Elsewhere, Prometheus Laboratories and Advanced BioHealing opted for trade sales – Advanced BioHealing sold out to Shire the day before its planned IPO – over a public listing, although to be fair both these companies had significant issues which would likely have curtailed their offerings. Prometheus faced deal and patent uncertainty over its biggest product, Entocort EC, throughout its IPO process (Prometheus' future lies in Astra’s hands, May 18, 2010) while Advanced BioHealing struggled with manufacturing constraints for Dermagraft (Shire finds its fourth way, May 18, 2011).
Of the pending IPOs in the US, Merrimack and Clovis could pull off the biggest public listings since Pacific Biosciences racked up $200m just under a year ago. Both companies have conducted headline-grabbing financing rounds.
In the last five years Merrimack has raised an impressive $202m across three financing rounds, the biggest of which was the series G in April this year. Given this heavy and late stage investment and in the absence of a trade sale so far – one of its most promising pipeline candidates, anti-HER3 monoclonal antibody MM-121, has been licensed to Sanofi – an IPO for Merrimack was inevitable. Perhaps its investors will be hoping somebody swoops Merrimack from the IPO altar, just as Shire did for Advanced BioHealing.

> **DATA EXTRACT**
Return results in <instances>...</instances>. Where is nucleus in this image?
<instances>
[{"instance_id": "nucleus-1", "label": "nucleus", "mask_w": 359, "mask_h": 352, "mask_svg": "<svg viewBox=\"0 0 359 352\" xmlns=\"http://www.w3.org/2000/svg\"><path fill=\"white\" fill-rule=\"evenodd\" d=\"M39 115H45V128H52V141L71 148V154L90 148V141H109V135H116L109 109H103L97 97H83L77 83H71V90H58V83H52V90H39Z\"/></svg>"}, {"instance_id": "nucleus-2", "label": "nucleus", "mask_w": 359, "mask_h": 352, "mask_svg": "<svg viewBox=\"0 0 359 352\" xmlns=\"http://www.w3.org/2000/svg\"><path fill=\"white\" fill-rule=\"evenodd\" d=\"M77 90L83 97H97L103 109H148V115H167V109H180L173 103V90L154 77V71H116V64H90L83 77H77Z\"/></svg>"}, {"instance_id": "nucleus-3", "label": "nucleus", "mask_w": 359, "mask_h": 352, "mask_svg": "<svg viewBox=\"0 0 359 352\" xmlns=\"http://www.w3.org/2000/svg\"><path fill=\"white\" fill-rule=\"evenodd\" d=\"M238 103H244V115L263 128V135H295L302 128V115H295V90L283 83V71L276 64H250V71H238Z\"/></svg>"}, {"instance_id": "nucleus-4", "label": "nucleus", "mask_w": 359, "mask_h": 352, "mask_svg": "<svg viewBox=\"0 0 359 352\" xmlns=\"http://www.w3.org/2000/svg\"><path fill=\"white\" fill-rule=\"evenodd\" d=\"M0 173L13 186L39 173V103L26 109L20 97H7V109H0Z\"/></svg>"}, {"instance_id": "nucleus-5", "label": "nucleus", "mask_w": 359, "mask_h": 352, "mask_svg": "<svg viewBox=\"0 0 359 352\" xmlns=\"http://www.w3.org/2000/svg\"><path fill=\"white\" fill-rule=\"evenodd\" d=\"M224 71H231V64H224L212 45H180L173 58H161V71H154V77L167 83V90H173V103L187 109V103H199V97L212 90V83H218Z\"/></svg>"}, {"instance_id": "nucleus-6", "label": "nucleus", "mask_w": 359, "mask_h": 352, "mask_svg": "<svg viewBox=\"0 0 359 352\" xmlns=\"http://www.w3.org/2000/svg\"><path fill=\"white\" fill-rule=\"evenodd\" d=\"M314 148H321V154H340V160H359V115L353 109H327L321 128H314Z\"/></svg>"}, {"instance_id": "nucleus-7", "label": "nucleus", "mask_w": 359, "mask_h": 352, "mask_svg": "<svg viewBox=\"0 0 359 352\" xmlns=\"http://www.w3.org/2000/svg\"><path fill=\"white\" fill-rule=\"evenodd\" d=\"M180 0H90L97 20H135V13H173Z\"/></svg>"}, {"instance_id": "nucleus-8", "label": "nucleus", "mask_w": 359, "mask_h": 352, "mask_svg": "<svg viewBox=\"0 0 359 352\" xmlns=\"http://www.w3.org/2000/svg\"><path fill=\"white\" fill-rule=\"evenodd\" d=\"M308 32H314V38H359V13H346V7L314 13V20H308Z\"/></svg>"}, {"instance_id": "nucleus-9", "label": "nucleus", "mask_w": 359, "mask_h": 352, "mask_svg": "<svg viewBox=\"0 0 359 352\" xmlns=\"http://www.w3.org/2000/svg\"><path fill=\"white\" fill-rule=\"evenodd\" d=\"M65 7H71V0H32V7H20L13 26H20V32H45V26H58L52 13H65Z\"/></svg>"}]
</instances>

> **WORK TASK 1**
In the biotech IPO passage, swap "Advanced BioHealing" for "ABH" in the stretch starting at "Elsewhere, Prometheus Laboratories" and ending at "May 18, 2011).".
> **WORK TASK 2**
Answer these questions from the biotech IPO passage.
(a) Over which product did Prometheus face deal and patent uncertainty?
(b) How much did Pacific Biosciences raise in its public listing?
(c) To which company has MM-121 been licensed?
The material is separate from the biotech IPO passage and unrelated to it.

> **RESPONSE AREA 1**
Elsewhere, Prometheus Laboratories and ABH opted for trade sales – ABH sold out to Shire the day before its planned IPO – over a public listing, although to be fair both these companies had significant issues which would likely have curtailed their offerings. Prometheus faced deal and patent uncertainty over its biggest product, Entocort EC, throughout its IPO process (Prometheus' future lies in Astra’s hands, May 18, 2010) while ABH struggled with manufacturing constraints for Dermagraft (Shire finds its fourth way, May 18, 2011).

> **RESPONSE AREA 2**
(a) Entocort EC
(b) $200m
(c) Sanofi